QUITO – Ecuadorian President Lenin Moreno signed a decree on Wednesday naming a member of his Cabinet as acting vice president in the absence of Jorge Glas, who was jailed pending a possible trial on corruption charges.
Maria Alejandra Vicuña, currently minister of Housing and Urban Development, was chosen to perform the duties of the vice president, presidential chief of staff Eduardo Mangas said.
The executive order was published following a meeting of Moreno with government lawyers.
“A person who is incarcerated cannot fulfill the function of vice president. Based on that, I have asked the team of attorneys assigned to the president’s office to help me make a decision,” Moreno said earlier Wednesday.

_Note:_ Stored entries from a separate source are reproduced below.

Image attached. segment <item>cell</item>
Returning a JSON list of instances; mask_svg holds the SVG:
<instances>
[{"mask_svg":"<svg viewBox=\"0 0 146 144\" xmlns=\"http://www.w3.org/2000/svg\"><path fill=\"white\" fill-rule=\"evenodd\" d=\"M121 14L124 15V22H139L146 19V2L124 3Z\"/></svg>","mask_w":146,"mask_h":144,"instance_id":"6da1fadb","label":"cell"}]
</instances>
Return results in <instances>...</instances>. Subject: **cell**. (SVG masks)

Glas entered a Quito prison on Monday after Ecuador’s top court accepted a request from the Attorney General’s Office that the vice president be placed in preventive detention pending a possible indictment.
The vice president had already seen his assets frozen and was barred from leaving the country.
The court order also applied to Glas’ uncle Ricardo Rivera, who had been under house arrest in connection with the investigation of bribes paid by Brazilian construction giant Odebrecht to obtain public works contracts.
Moreno relieved Glas of his duties in August after the vice president criticized the head of state’s policies.
Glas, who also served as vice president under President Rafael Correa, accused Moreno of seeking to undo the legacy of his predecessor’s 2007-2017 administration.
In the hours prior to Monday’s court ruling, Glas ridiculed the idea that he was a flight risk and he challenged prosecutors to reveal the evidence against him.
“Don’t worry, you don’t have to look for me, I’m where I always am. I’m not going to run. Innocent people never flee,” Glas wrote on Twitter. “I publically ask that the AG Office show the country the evidence it has against me.”
The vice president cited opinions from lawyers and judges – including political adversaries – that the request for preventive detention in his case was a “judicial aberration.”